個人的時間は就職し社会人になると激減し、社会的時間が漸増する。近年仕事よりも趣味という傾向もあるがそれは衣食住(生計)が保証されての話。定年が近づくと社会的時間がへり個人的時間がふえる。組織としても「これからの人」にシフトしてゆくから当然の成り行き。老年期になれば時間は生理的時間と個人的時間だけとなる。近年生涯現役とか称して老年期になっても職をはなれず結果として若者の仕事を奪っている風潮があるが老年期の社会的時間は社会的に見れば少ないほうが良い。
私の社会的時間はエンジニアとして使われました。金属が産業の基本であるとの思いから大学で金属材料工学を学びました。当時就職は教授の紹介でというのが主流でしたが私の研究成果を教授が勝手に企業に売った事を根に持っていた私は教授の手のとどかない外資系のコンピューター会社の工場エンジニアとして就職しました。
1988年アメリカバーリントンに駐在代表として赴任していましたが下手な英語を世界中のIBMが一目置いてくれたのは当時日本が競争力NO1(スイスの国際経営開発研究所の発表)であったからで時に感慨をおぼえました。入社した1970年ころは技術を欧米から導入する時代で多国籍企業の日本IBMが導入する技術はそのまま日本の最新鋭技術だったのです。私は寝食を忘れるくらいそれに没頭しました。1983年ころからは日本の技術を欧米に逆輸出する時代に入ります。私はそこでもIBMの先頭を走っていたように思います。思えば巡り合わせというか私の社会的時間は充実していました。幸運そのものだったようです。2004年の国際経営開発研究所の発表によると日本の競争力は44カ国中30位とか。頂点にたてば下るしかないのですがいろいろ考えさせられます。
1993年ころ日本経済にかげりを見た私は組織をはなれ自給自足の生活を考え始めました。
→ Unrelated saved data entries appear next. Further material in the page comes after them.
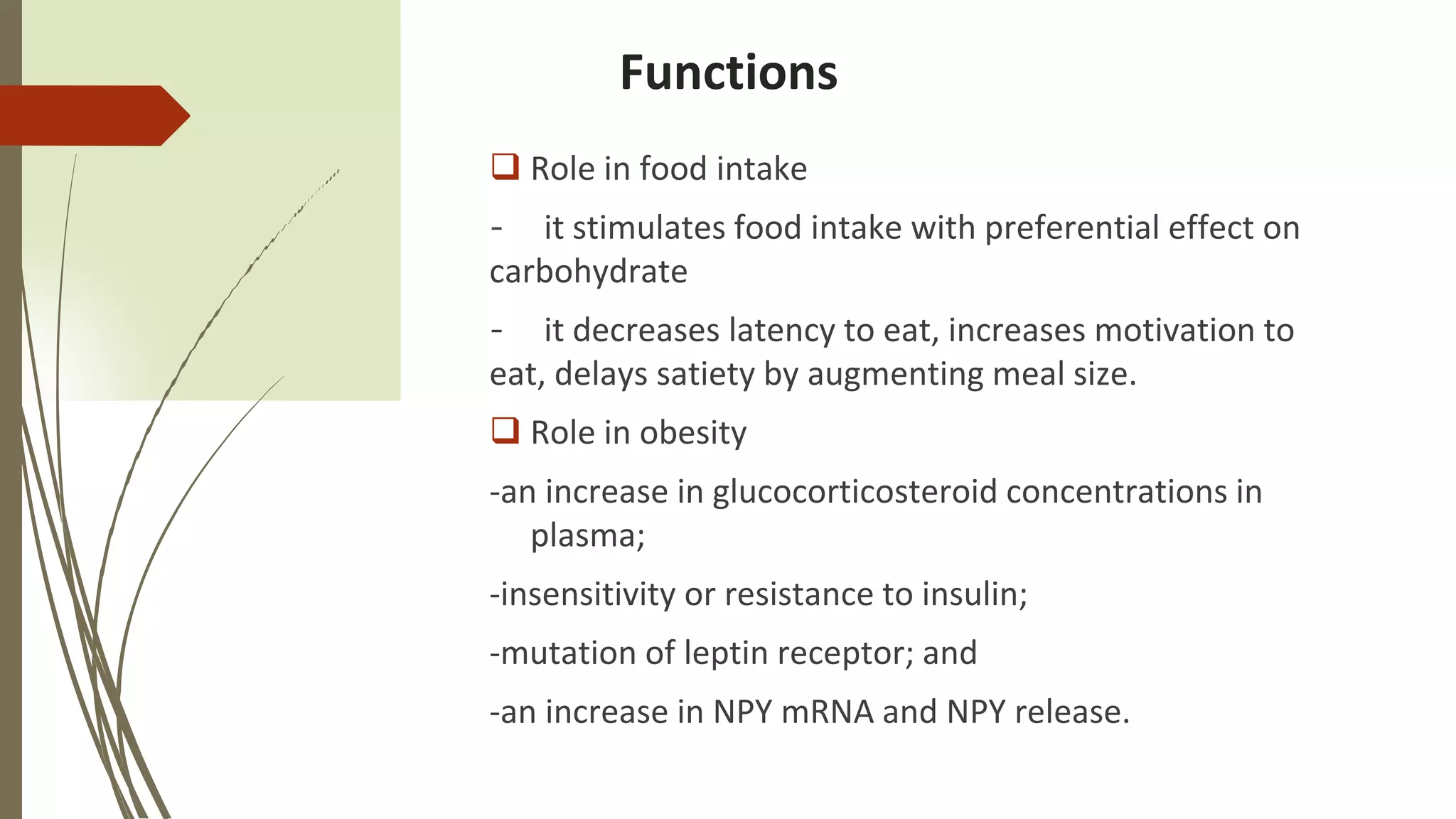 Functions

❑ Role in food intake

- it stimulates food intake with preferential effect on carbohydrate

- it decreases latency to eat, increases motivation to eat, delays satiety by augmenting meal size.

❑ Role in obesity

-an increase in glucocorticosteroid concentrations in plasma;

-insensitivity or resistance to insulin;

-mutation of leptin receptor; and

-an increase in NPY mRNA and NPY release.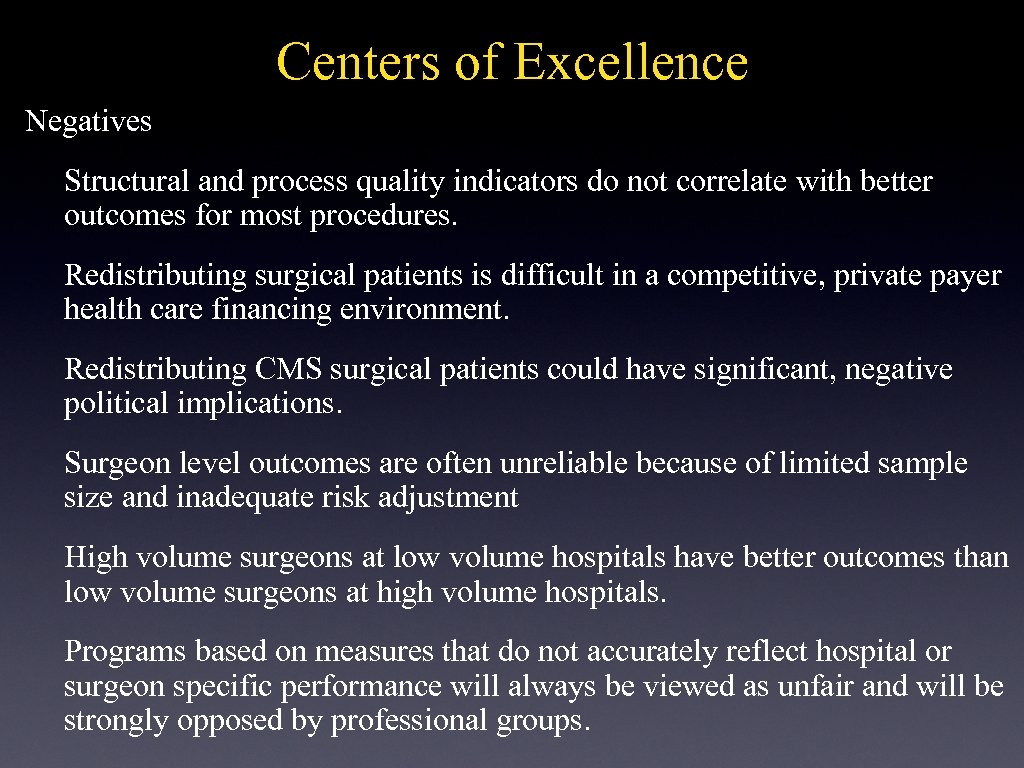 Centers of Excellence

Negatives

Structural and process quality indicators do not correlate with better outcomes for most procedures.

Redistributing surgical patients is difficult in a competitive, private payer health care financing environment.

Redistributing CMS surgical patients could have significant, negative political implications.

Surgeon level outcomes are often unreliable because of limited sample size and inadequate risk adjustment

High volume surgeons at low volume hospitals have better outcomes than low volume surgeons at high volume hospitals.

Programs based on measures that do not accurately reflect hospital or surgeon specific performance will always be viewed as unfair and will be strongly opposed by professional groups.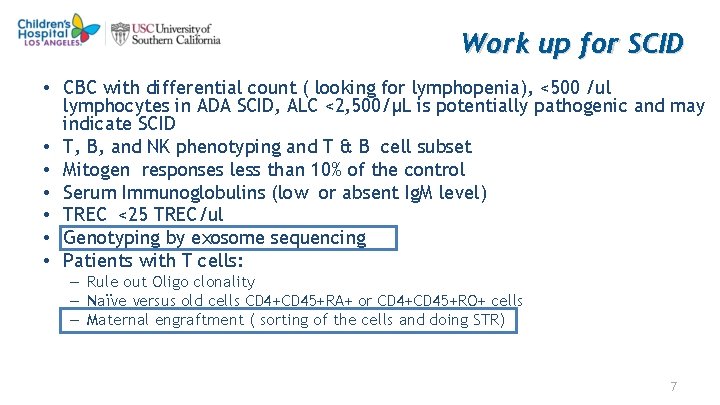 Children's Hospital LOS ANGELES

USC University of Southern California

Work up for SCID

• CBC with differential count ( looking for lymphopenia), <500 /ul lymphocytes in ADA SCID, ALC <2,500/µL is potentially pathogenic and may indicate SCID
• T, B, and NK phenotyping and T & B cell subset
• Mitogen responses less than 10% of the control
• Serum Immunoglobulins (low or absent IgM level)
• TREC <25 TREC/ul
• Genotyping by exosome sequencing
• Patients with T cells:
– Rule out Oligo clonality
– Naïve versus old cells CD4+CD45+RA+ or CD4+CD45+RO+ cells
– Maternal engraftment ( sorting of the cells and doing STR)

7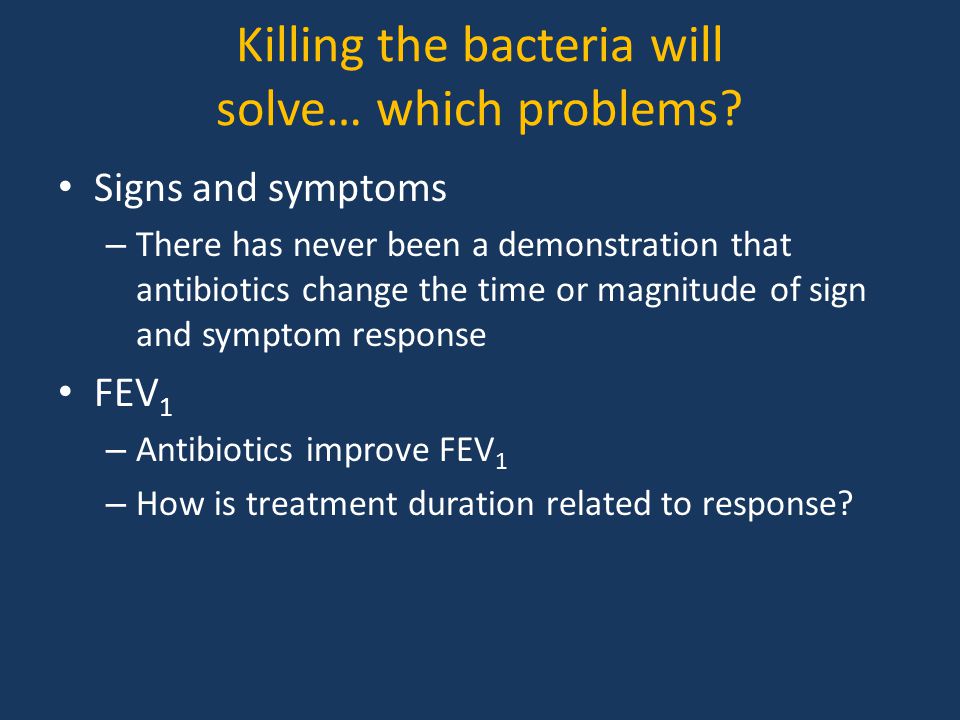 Killing the bacteria will solve… which problems?

• Signs and symptoms
– There has never been a demonstration that antibiotics change the time or magnitude of sign and symptom response

• $FEV_1$
– Antibiotics improve $FEV_1$
– How is treatment duration related to response?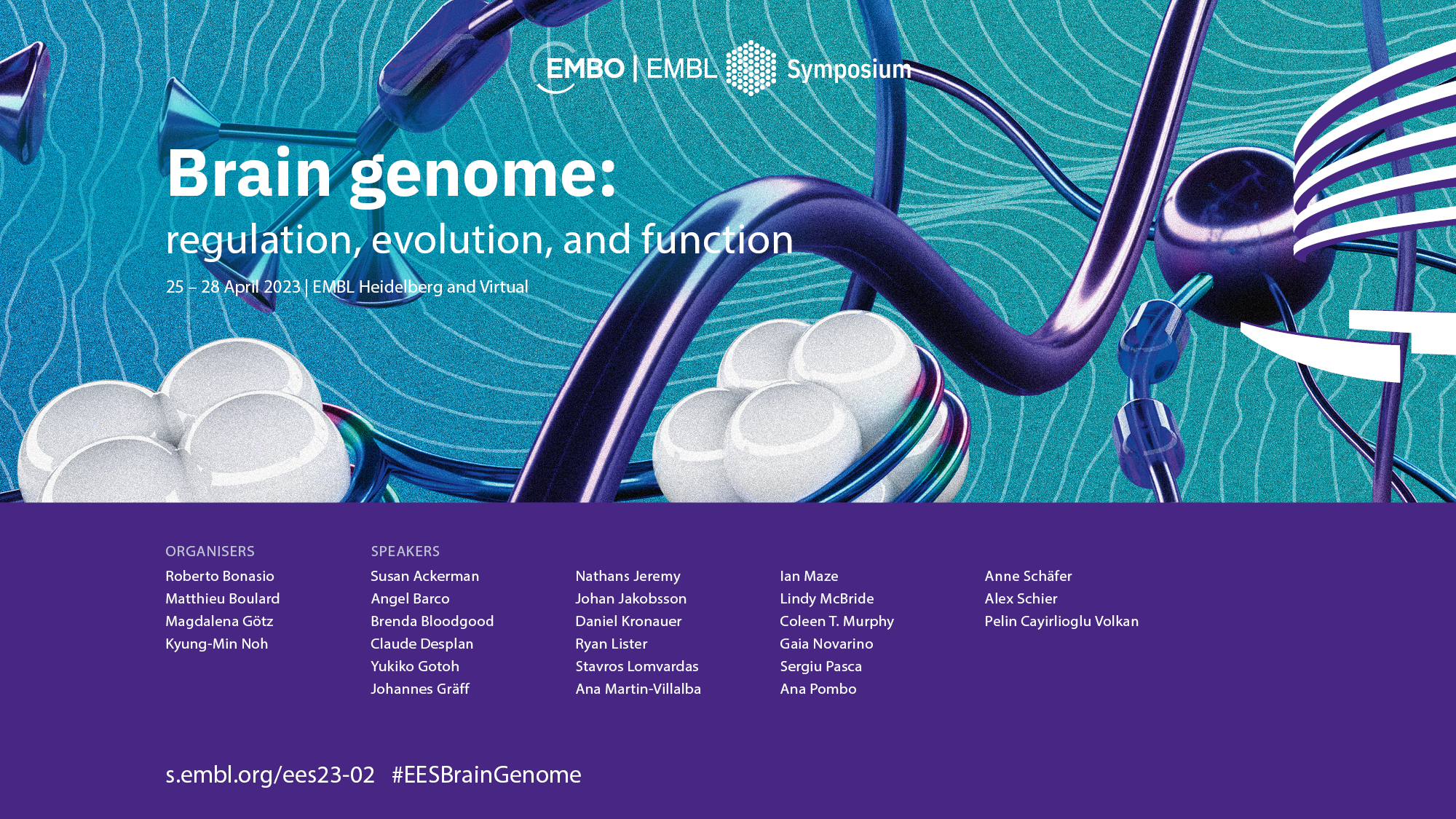 EMBO | EMBL Symposium

Brain genome:
regulation, evolution, and function

25 – 28 April 2023 | EMBL Heidelberg and Virtual

ORGANISERS
Roberto Bonasio
Matthieu Boulard
Magdalena Götz
Kyung-Min Noh

SPEAKERS
Susan Ackerman
Angel Barco
Brenda Bloodgood
Claude Desplan
Yukiko Gotoh
Johannes Gräff

Nathans Jeremy
Johan Jakobsson
Daniel Kronauer
Ryan Lister
Stavros Lomvardas
Ana Martin-Villalba

Ian Maze
Lindy McBride
Coleen T. Murphy
Gaia Novarino
Sergiu Pasca
Ana Pombo

Anne Schäfer
Alex Schier
Pelin Cayirlioglu Volkan

s.embl.org/ees23-02 #EESBrainGenome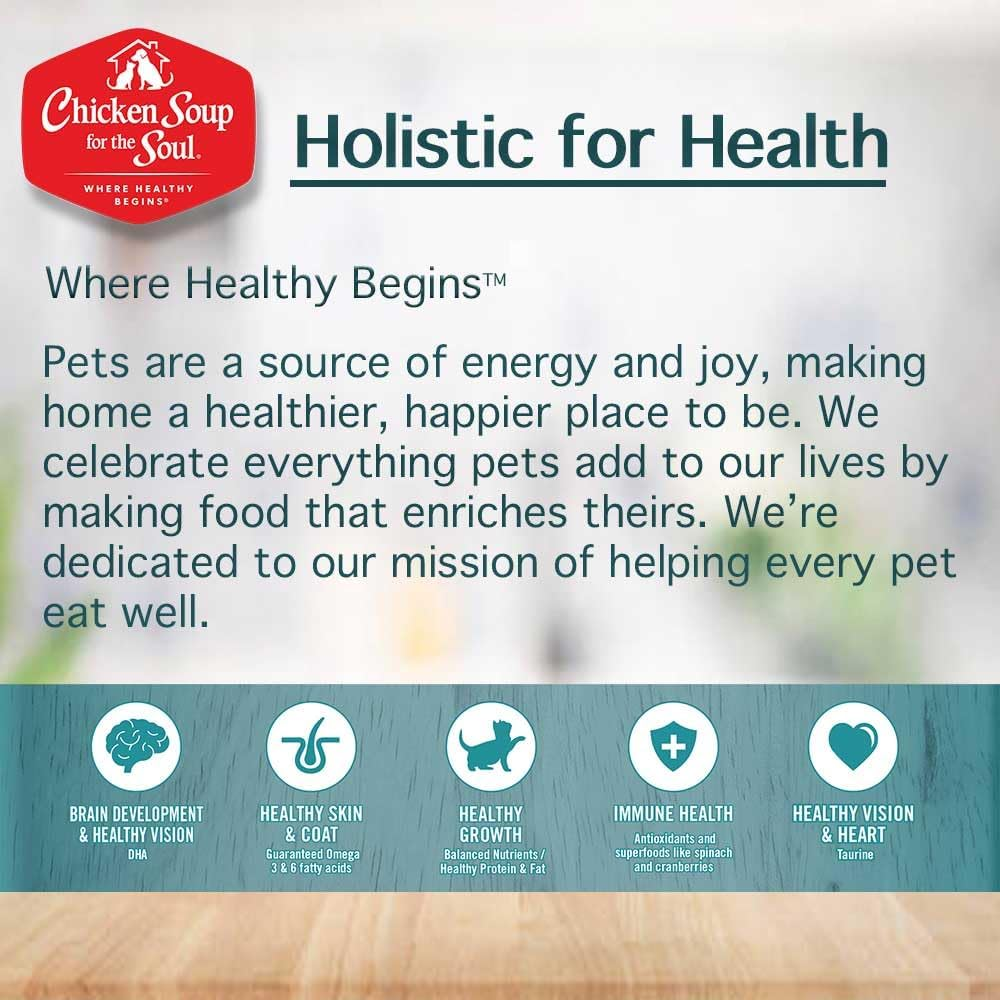 Chicken Soup for the Soul.
WHERE HEALTHY BEGINS®

Holistic for Health

Where Healthy Begins™

Pets are a source of energy and joy, making home a healthier, happier place to be. We celebrate everything pets add to our lives by making food that enriches theirs. We're dedicated to our mission of helping every pet eat well.

BRAIN DEVELOPMENT & HEALTHY VISION
DHA

HEALTHY SKIN & COAT
Guaranteed Omega 3 & 6 fatty acids

HEALTHY GROWTH
Balanced Nutrients / Healthy Protein & Fat

IMMUNE HEALTH
Antioxidants and superfoods like spinach and cranberries

HEALTHY VISION & HEART
Taurine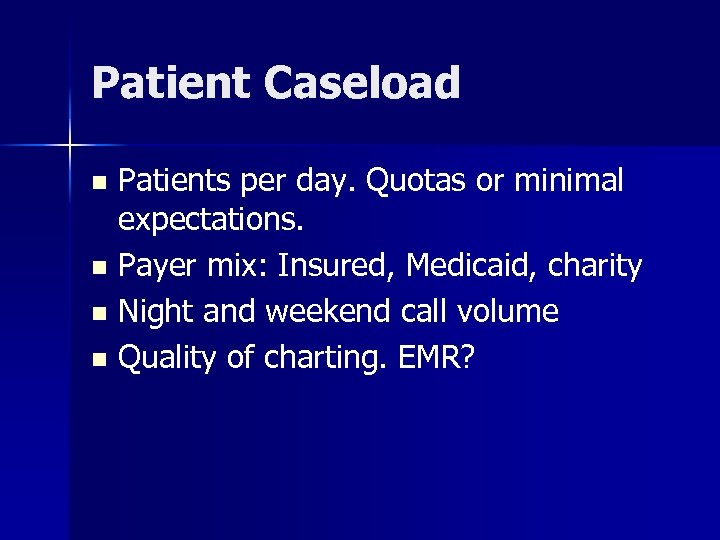 Patient Caseload

- Patients per day. Quotas or minimal expectations.
- Payer mix: Insured, Medicaid, charity
- Night and weekend call volume
- Quality of charting. EMR?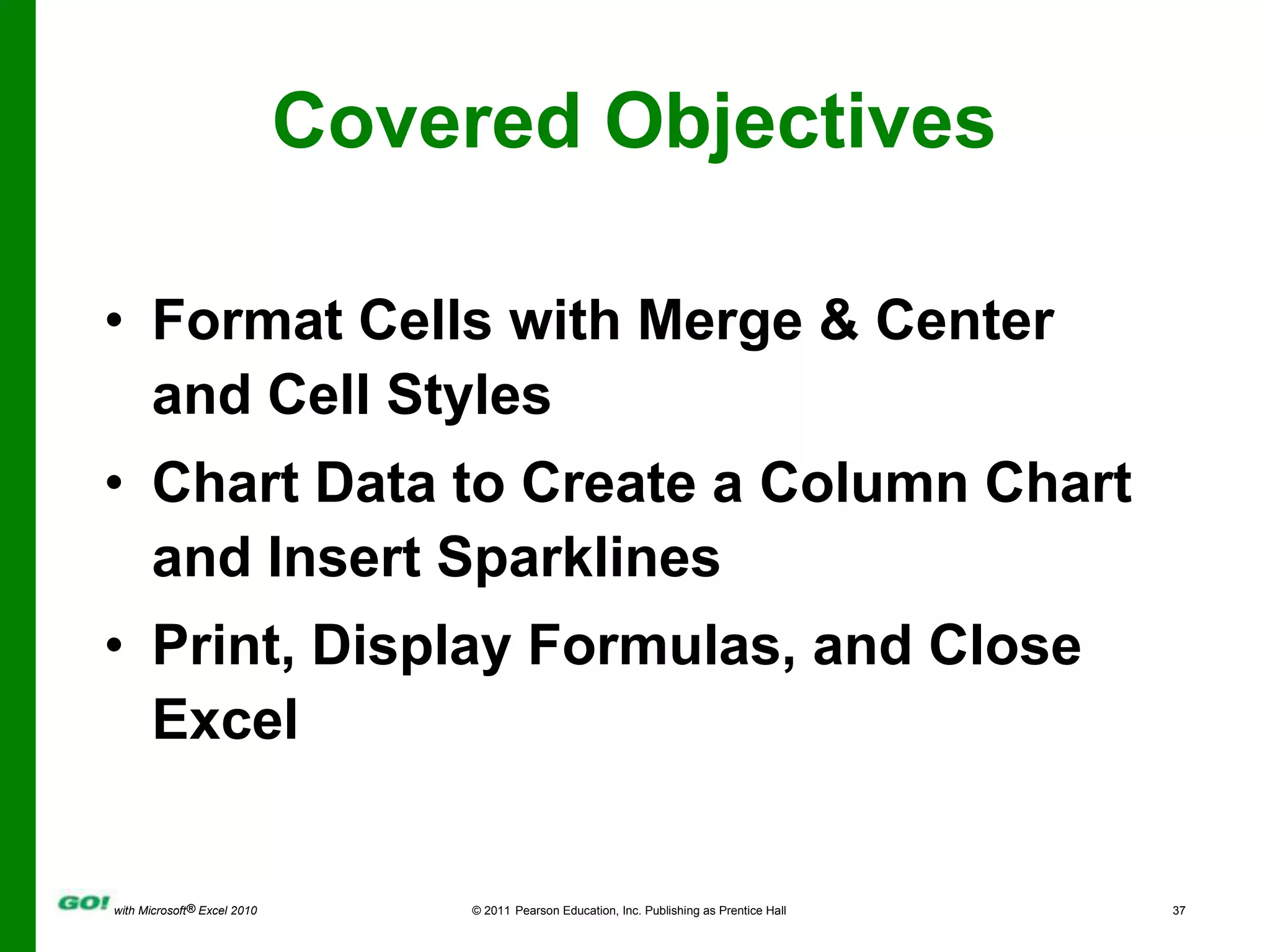 Covered Objectives

• Format Cells with Merge & Center and Cell Styles
• Chart Data to Create a Column Chart and Insert Sparklines
• Print, Display Formulas, and Close Excel

GO! with Microsoft® Excel 2010 © 2011 Pearson Education, Inc. Publishing as Prentice Hall 37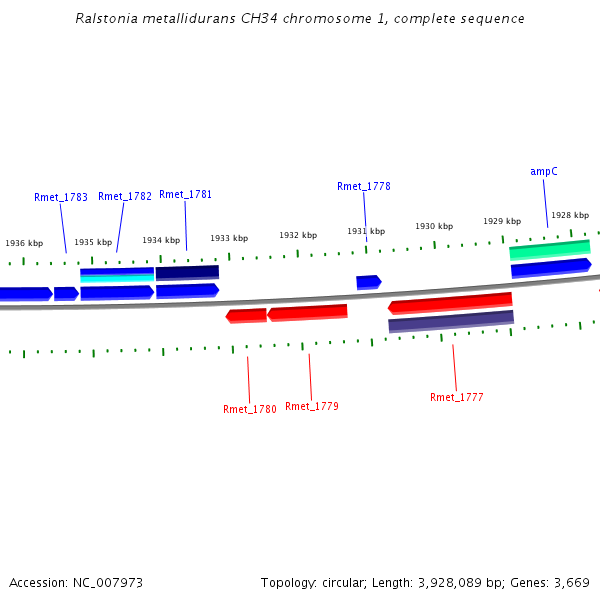 Ralstonia metallidurans CH34 chromosome 1, complete sequence

Rmet_1783
Rmet_1782
Rmet_1781
Rmet_1778
ampC

1936 kbp
1935 kbp
1934 kbp
1933 kbp
1932 kbp
1931 kbp
1930 kbp
1929 kbp
1928 kbp

Rmet_1780
Rmet_1779
Rmet_1777

Accession: NC_007973
Topology: circular; Length: 3,928,089 bp; Genes: 3,669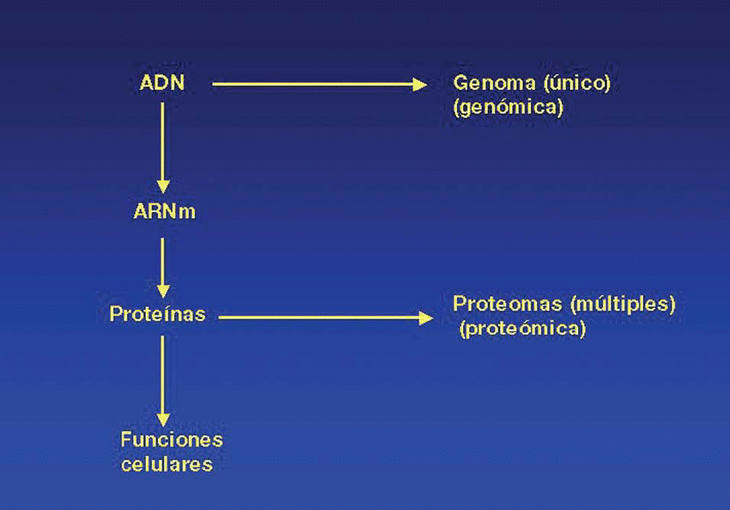 ADN

Genoma (único)
(genómica)

ARNm

Proteínas

Proteomas (múltiples)
(proteómica)

Funciones
celulares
農業はこれまで属していた電子産業と違い技術の進歩がさほど激しくない。農業には共通の知識技術があるようでなく実はその土地その土地に適した技術であり一度覚えたらずっと使えそうである。技術の変化についてゆくのが難しくなるだろう年齢には適した仕事ではないか。農業の結果はほとんどを天候自然が左右する。農業以外の産業ではその結果は「ひと」が左右する。あの時あの人がああしていれば結果は違ったのになど後悔し他人をうらむ事が多い。農業の場合自然が相手だと思うと諦めがつく。ストレスはないに等しい。食糧は安くなければならないので農業ではこれまでの生活レベルを維持するのはむずかしい。従って子供にお金がかからなくなったら始めようと考えました。